The function of the human midcingulate cortex (MCC) has remained elusive to researchers despite decades of investigation and debate. The MCC appears to help sustain the execution of difficult or more mundane tasks, such as doing homework or balancing a budget, and without it, people might choose to do something easier or more enjoyable. But isolating exactly what it does is difficult to identify since the MCC is activated by most events in most tasks.
"This question has been called a 'holy grail' because, despite 25 years of study, no one really knows what this critical area of the brain actually does," says Holroyd. "Our study illustrates a promising new way to understand what the MCC does, which is important because dysfunction of this brain area is implicated in a variety of neurocognitive disorders including Parkinson's disease, ADHD and depression."

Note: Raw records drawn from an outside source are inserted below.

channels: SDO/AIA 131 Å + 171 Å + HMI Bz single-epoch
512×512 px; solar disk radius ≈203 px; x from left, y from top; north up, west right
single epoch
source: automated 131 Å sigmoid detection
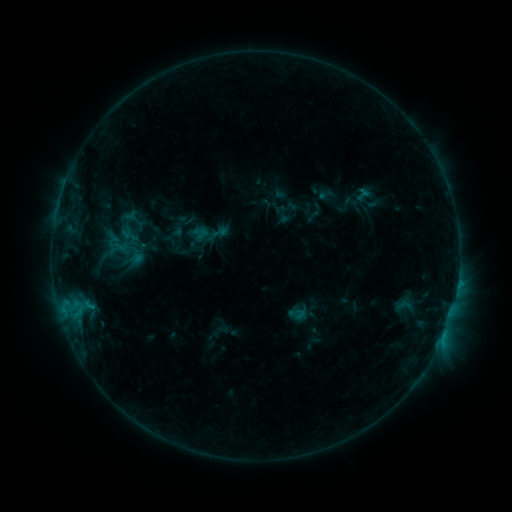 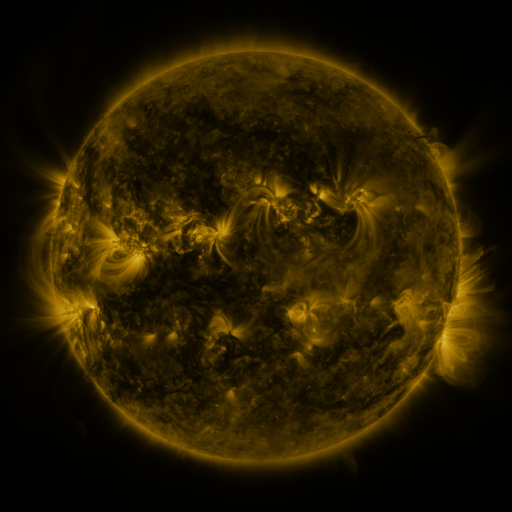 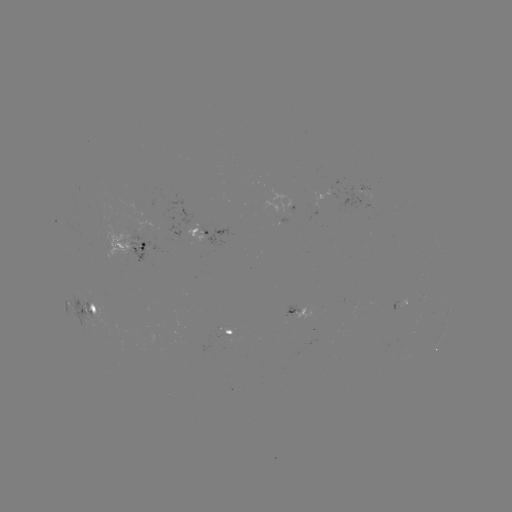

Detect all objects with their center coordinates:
sigmoid: (182, 250)
sigmoid: (404, 305)
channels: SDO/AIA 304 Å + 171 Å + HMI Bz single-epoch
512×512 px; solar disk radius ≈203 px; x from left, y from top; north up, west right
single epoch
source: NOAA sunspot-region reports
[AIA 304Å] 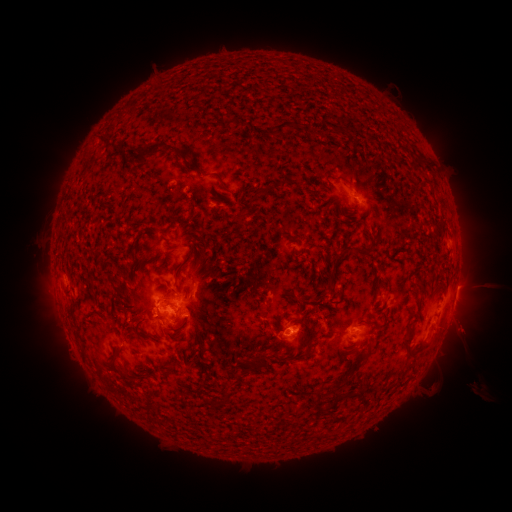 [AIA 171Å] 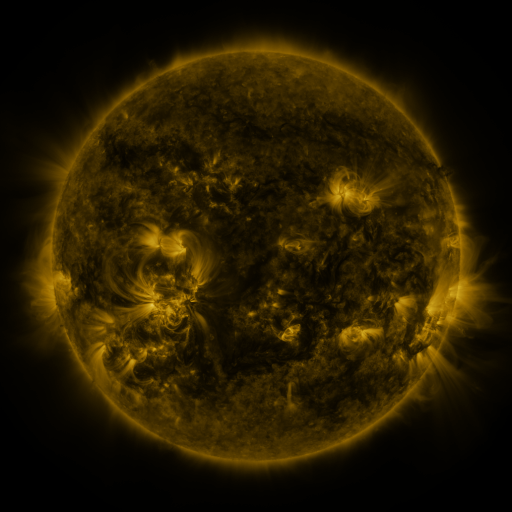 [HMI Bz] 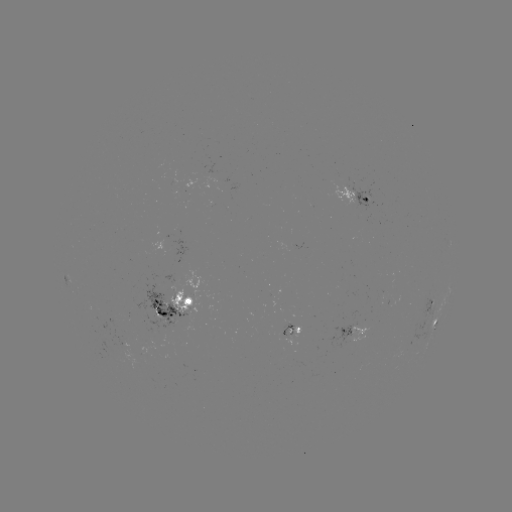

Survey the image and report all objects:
spotted active region: (354, 197)
spotted active region: (69, 278)
spotted active region: (431, 304)
spotted active region: (177, 306)
spotted active region: (436, 323)
spotted active region: (352, 329)
spotted active region: (293, 331)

The researchers used a computational model to predict the functions of the MCC while people performed a series of daily tasks on a computer, such as making tea or coffee, while their brains were scanned using neuroimaging. The results of an innovative data analysis technique showed that the MCC tracks the progression of a task during its execution, which is encoded as complex patterns of activity across the brain area.
Holroyd infers that when the MCC is engaged, people stay on task and avoid temptation or distraction.